A verbatim copy of each record is required.
_____
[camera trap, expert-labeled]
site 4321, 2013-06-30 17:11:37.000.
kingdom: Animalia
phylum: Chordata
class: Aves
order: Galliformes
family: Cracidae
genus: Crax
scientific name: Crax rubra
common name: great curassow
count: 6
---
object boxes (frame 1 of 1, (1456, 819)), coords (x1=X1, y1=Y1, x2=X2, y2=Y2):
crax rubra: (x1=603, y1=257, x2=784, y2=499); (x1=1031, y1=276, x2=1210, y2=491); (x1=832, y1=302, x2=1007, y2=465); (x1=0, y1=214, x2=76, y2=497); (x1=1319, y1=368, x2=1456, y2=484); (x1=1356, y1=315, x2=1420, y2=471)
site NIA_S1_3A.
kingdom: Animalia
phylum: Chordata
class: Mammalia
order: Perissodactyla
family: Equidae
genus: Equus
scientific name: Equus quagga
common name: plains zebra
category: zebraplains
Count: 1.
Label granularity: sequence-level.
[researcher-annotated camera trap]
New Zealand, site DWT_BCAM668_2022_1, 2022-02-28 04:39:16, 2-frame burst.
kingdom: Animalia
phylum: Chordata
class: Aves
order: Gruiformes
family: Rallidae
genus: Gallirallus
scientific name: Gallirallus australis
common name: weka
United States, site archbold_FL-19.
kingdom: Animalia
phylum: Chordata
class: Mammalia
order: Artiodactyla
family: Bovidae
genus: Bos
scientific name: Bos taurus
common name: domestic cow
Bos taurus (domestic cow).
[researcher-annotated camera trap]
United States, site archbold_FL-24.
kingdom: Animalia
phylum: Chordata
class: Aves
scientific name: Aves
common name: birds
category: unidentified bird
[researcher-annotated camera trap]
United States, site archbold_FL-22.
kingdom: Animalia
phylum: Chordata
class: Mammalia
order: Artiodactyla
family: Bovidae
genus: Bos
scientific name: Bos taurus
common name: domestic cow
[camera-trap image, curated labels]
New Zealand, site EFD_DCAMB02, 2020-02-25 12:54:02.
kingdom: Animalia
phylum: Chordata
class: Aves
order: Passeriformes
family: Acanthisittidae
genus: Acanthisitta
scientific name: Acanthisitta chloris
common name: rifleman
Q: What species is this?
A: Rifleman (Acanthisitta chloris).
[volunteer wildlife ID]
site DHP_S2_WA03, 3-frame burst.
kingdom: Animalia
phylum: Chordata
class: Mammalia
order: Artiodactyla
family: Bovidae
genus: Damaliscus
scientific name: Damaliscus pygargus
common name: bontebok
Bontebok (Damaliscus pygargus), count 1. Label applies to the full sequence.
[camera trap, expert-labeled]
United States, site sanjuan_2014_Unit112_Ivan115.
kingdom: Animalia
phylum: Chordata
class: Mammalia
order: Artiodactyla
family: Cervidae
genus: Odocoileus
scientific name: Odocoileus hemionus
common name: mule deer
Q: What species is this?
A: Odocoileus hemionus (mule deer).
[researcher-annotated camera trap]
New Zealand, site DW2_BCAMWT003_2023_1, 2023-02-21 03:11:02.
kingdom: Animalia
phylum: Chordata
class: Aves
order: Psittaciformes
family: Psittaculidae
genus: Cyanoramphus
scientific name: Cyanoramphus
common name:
_____
Answer to this task:
[camera trap, expert-labeled]
site 4321, 2013-06-30 17:11:37.000.
kingdom: Animalia
phylum: Chordata
class: Aves
order: Galliformes
family: Cracidae
genus: Crax
scientific name: Crax rubra
common name: great curassow
count: 6
---
object boxes (frame 1 of 1, (1456, 819)), coords (x1=X1, y1=Y1, x2=X2, y2=Y2):
crax rubra: (x1=603, y1=257, x2=784, y2=499); (x1=1031, y1=276, x2=1210, y2=491); (x1=832, y1=302, x2=1007, y2=465); (x1=0, y1=214, x2=76, y2=497); (x1=1319, y1=368, x2=1456, y2=484); (x1=1356, y1=315, x2=1420, y2=471)
site NIA_S1_3A.
kingdom: Animalia
phylum: Chordata
class: Mammalia
order: Perissodactyla
family: Equidae
genus: Equus
scientific name: Equus quagga
common name: plains zebra
category: zebraplains
Count: 1.
Label granularity: sequence-level.
[researcher-annotated camera trap]
New Zealand, site DWT_BCAM668_2022_1, 2022-02-28 04:39:16, 2-frame burst.
kingdom: Animalia
phylum: Chordata
class: Aves
order: Gruiformes
family: Rallidae
genus: Gallirallus
scientific name: Gallirallus australis
common name: weka
United States, site archbold_FL-19.
kingdom: Animalia
phylum: Chordata
class: Mammalia
order: Artiodactyla
family: Bovidae
genus: Bos
scientific name: Bos taurus
common name: domestic cow
Bos taurus (domestic cow).
[researcher-annotated camera trap]
United States, site archbold_FL-24.
kingdom: Animalia
phylum: Chordata
class: Aves
scientific name: Aves
common name: birds
category: unidentified bird
[researcher-annotated camera trap]
United States, site archbold_FL-22.
kingdom: Animalia
phylum: Chordata
class: Mammalia
order: Artiodactyla
family: Bovidae
genus: Bos
scientific name: Bos taurus
common name: domestic cow
[camera-trap image, curated labels]
New Zealand, site EFD_DCAMB02, 2020-02-25 12:54:02.
kingdom: Animalia
phylum: Chordata
class: Aves
order: Passeriformes
family: Acanthisittidae
genus: Acanthisitta
scientific name: Acanthisitta chloris
common name: rifleman
Q: What species is this?
A: Rifleman (Acanthisitta chloris).
[volunteer wildlife ID]
site DHP_S2_WA03, 3-frame burst.
kingdom: Animalia
phylum: Chordata
class: Mammalia
order: Artiodactyla
family: Bovidae
genus: Damaliscus
scientific name: Damaliscus pygargus
common name: bontebok
Bontebok (Damaliscus pygargus), count 1. Label applies to the full sequence.
[camera trap, expert-labeled]
United States, site sanjuan_2014_Unit112_Ivan115.
kingdom: Animalia
phylum: Chordata
class: Mammalia
order: Artiodactyla
family: Cervidae
genus: Odocoileus
scientific name: Odocoileus hemionus
common name: mule deer
Q: What species is this?
A: Odocoileus hemionus (mule deer).
[researcher-annotated camera trap]
New Zealand, site DW2_BCAMWT003_2023_1, 2023-02-21 03:11:02.
kingdom: Animalia
phylum: Chordata
class: Aves
order: Psittaciformes
family: Psittaculidae
genus: Cyanoramphus
scientific name: Cyanoramphus
common name:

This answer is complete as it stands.